Friday, March 15, 2013

Deontological vs. consequentialist ethics

Deontological = rule-based. Consequentialist = consequence-oriented. Or, deontological = focused on the means, whatever the end; consequentialist = focused on the end, whatever the means.

An absurd example of deontological ethics is making it a rule never to lie and not lying to a Nazi asking you whether you're hiding any Jews. The result (people killed) is intuitively recognized as horrific, but you have adhered to the rule you committed yourself to. The point of this ad absurdum argument is that not caring about the consequences, as long as you adhere to the rules, is sometimes ridiculous. Or, in Latin, fiat justitia ruat caelum (“let the justice be done though heavens may fall").

One can also think, of course, of consequentialist ad absurdums. For instance, one achieves some worthy goal through lying or bullying others: you invest your client's money into something against his wishes, and that earns profit for him. Yes, you have achieved a positive result, but you have done so through an immoral act. Or, for instance, if you see some guy who owns some land that he doesn't use or uses badly. You confiscate the land from him, pay him very well for it, and put the land to a much better use, enriching the community. The guy was paid more than he would ever earn, and everyone benefited so much, but you have violated his property rights.

So, it would seem that it's important to take into account both consequentialist and deontological approaches.

Data drawn from a collection:
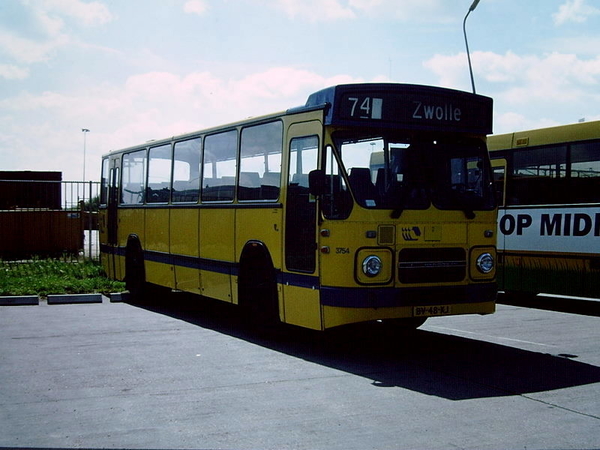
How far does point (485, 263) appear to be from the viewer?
987cm

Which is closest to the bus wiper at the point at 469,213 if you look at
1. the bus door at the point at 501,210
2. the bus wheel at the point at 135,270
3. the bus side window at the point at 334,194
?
the bus side window at the point at 334,194

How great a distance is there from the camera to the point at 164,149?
48.3ft

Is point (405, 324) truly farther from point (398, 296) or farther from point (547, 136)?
point (547, 136)

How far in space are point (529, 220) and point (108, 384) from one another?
9519mm

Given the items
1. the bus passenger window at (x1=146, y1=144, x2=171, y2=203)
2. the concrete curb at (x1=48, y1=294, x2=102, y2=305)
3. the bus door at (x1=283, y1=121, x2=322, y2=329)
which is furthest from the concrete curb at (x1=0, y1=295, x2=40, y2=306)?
the bus door at (x1=283, y1=121, x2=322, y2=329)

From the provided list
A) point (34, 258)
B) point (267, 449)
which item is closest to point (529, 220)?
point (267, 449)

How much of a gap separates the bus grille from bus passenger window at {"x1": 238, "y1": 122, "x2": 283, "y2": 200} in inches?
81.5

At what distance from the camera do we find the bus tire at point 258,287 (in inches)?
417

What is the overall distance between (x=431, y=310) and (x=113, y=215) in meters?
9.49

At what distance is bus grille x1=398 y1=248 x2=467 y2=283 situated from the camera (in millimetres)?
9289

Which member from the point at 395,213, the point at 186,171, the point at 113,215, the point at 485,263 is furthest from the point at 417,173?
the point at 113,215

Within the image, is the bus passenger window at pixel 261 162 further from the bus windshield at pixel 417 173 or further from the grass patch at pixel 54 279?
the grass patch at pixel 54 279

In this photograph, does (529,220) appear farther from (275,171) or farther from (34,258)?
(34,258)

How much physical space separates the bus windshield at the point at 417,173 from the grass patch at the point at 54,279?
8541 mm
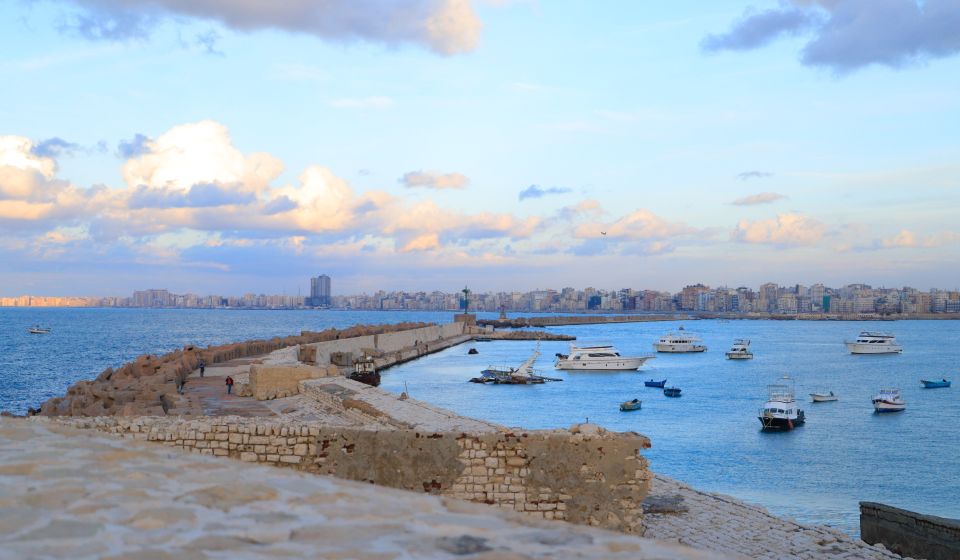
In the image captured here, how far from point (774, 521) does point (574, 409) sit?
974 inches

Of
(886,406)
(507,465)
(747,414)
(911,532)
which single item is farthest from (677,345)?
(507,465)

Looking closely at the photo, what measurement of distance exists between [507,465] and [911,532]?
9.11 m

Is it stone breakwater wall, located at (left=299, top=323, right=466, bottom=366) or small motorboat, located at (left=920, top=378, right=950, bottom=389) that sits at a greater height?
stone breakwater wall, located at (left=299, top=323, right=466, bottom=366)

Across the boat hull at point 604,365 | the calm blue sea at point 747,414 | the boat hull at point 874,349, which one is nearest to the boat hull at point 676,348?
the calm blue sea at point 747,414

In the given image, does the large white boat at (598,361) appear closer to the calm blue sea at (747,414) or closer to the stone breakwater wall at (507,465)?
the calm blue sea at (747,414)

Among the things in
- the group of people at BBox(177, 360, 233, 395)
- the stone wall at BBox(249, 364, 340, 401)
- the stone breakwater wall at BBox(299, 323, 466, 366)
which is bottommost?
the stone breakwater wall at BBox(299, 323, 466, 366)

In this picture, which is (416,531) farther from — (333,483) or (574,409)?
(574,409)

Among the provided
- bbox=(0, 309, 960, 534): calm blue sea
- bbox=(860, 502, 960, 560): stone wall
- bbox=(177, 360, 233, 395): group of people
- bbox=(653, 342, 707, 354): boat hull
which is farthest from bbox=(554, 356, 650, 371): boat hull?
bbox=(860, 502, 960, 560): stone wall

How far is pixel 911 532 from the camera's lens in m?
14.8

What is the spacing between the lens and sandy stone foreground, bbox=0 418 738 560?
2.55m

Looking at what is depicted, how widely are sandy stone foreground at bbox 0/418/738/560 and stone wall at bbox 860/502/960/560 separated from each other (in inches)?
552

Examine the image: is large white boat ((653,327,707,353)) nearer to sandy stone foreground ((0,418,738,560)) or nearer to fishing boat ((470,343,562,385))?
fishing boat ((470,343,562,385))

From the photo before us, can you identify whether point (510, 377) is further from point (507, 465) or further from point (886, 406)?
point (507, 465)

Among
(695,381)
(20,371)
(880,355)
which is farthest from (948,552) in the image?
(880,355)
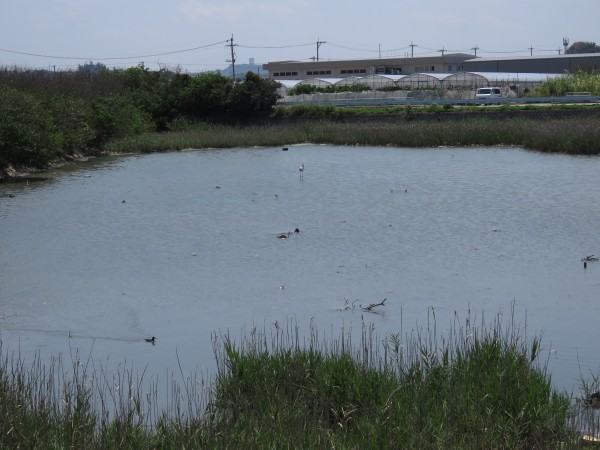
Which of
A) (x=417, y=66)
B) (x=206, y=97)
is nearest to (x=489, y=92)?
(x=206, y=97)

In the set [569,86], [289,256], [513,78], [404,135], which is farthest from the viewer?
[513,78]

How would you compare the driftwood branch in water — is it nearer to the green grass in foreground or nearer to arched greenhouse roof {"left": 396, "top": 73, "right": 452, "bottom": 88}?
the green grass in foreground

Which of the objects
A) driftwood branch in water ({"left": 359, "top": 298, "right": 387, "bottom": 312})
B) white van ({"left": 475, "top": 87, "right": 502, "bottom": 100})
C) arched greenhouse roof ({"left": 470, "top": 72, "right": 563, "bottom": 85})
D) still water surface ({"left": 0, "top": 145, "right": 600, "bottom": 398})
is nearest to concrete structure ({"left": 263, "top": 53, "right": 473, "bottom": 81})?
arched greenhouse roof ({"left": 470, "top": 72, "right": 563, "bottom": 85})

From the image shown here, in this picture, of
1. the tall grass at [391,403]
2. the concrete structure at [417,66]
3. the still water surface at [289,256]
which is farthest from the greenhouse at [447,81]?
the tall grass at [391,403]

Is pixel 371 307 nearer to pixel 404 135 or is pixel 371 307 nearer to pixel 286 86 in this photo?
pixel 404 135

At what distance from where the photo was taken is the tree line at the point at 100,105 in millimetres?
29609

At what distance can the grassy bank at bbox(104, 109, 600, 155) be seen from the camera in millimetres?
34188

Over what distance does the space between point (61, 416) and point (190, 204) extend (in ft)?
56.0

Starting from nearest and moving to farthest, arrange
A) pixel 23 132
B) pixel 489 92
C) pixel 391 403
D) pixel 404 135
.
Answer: pixel 391 403, pixel 23 132, pixel 404 135, pixel 489 92

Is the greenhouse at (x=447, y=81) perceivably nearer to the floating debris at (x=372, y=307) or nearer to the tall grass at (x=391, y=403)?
the floating debris at (x=372, y=307)

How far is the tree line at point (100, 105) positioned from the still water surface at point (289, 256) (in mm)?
1932

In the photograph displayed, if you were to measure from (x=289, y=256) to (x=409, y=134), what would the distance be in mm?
23712

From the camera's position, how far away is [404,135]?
39031 millimetres

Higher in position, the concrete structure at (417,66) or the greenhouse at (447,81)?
the concrete structure at (417,66)
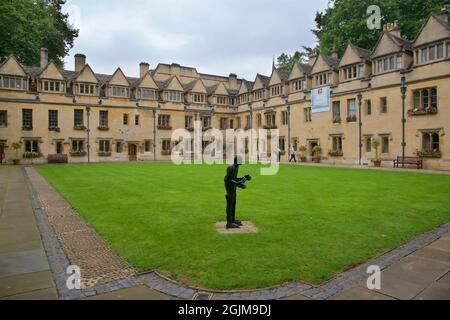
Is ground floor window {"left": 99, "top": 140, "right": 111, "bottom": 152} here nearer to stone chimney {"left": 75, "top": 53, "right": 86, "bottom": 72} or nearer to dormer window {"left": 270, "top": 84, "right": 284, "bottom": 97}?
stone chimney {"left": 75, "top": 53, "right": 86, "bottom": 72}

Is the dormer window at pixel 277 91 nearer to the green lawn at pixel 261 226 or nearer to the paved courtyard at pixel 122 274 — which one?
the green lawn at pixel 261 226

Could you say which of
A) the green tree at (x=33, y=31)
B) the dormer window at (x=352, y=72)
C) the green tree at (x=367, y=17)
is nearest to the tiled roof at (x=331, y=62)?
the dormer window at (x=352, y=72)

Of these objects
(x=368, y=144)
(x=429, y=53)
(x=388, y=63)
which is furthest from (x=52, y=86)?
(x=429, y=53)

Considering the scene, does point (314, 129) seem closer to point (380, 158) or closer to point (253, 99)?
point (380, 158)

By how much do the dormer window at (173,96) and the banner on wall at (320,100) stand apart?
19.6 meters

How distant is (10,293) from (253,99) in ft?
150

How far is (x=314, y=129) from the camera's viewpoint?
37781mm

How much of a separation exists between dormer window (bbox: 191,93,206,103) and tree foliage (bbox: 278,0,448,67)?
20.2m

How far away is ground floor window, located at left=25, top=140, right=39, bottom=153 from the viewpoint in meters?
37.0

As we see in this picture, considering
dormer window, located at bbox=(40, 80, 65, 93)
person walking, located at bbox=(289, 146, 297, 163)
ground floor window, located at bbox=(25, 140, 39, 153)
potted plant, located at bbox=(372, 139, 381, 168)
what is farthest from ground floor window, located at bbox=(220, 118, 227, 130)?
potted plant, located at bbox=(372, 139, 381, 168)

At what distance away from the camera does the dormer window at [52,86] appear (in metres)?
38.1

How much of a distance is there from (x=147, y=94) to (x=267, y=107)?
17.0 meters

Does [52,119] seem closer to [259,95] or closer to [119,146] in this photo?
[119,146]

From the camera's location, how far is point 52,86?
3875 centimetres
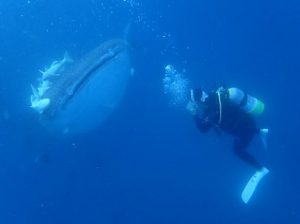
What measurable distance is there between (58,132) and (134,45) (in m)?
3.14

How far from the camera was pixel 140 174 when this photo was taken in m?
12.5

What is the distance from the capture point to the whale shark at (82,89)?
962 centimetres

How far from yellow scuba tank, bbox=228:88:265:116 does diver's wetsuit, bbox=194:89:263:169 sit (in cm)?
12

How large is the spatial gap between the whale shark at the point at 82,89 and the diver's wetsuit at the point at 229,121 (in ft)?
8.06

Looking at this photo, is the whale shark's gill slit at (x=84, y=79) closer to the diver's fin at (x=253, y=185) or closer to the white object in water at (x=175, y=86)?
the white object in water at (x=175, y=86)

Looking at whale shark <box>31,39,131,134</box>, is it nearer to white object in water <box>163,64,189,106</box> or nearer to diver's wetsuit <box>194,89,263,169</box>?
A: white object in water <box>163,64,189,106</box>

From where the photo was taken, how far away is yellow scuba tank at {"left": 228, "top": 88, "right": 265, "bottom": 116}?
29.6 ft

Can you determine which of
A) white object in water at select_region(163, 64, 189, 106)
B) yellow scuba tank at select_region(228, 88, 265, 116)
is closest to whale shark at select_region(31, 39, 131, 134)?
white object in water at select_region(163, 64, 189, 106)

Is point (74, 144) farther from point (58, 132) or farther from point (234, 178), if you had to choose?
point (234, 178)

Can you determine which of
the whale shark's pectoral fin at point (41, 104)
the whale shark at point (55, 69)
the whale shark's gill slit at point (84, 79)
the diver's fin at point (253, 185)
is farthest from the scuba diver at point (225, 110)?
the whale shark at point (55, 69)

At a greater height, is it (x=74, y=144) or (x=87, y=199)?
(x=74, y=144)

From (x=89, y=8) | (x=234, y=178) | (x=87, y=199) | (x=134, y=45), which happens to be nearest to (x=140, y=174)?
(x=87, y=199)

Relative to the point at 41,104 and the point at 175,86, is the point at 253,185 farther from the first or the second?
the point at 41,104

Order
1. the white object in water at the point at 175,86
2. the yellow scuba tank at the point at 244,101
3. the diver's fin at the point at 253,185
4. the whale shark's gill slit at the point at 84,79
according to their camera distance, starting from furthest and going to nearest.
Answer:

◆ TASK ITEM ◆
Translate this sentence from the post on deontological and consequentialist ethics into Spanish: "So, it would seem that it's important to take into account both consequentialist and deontological approaches."

◆ EXERCISE ANSWER ◆
Así pues, parecería que es importante tener en cuenta tanto los enfoques consecuencialistas como los deontológicos.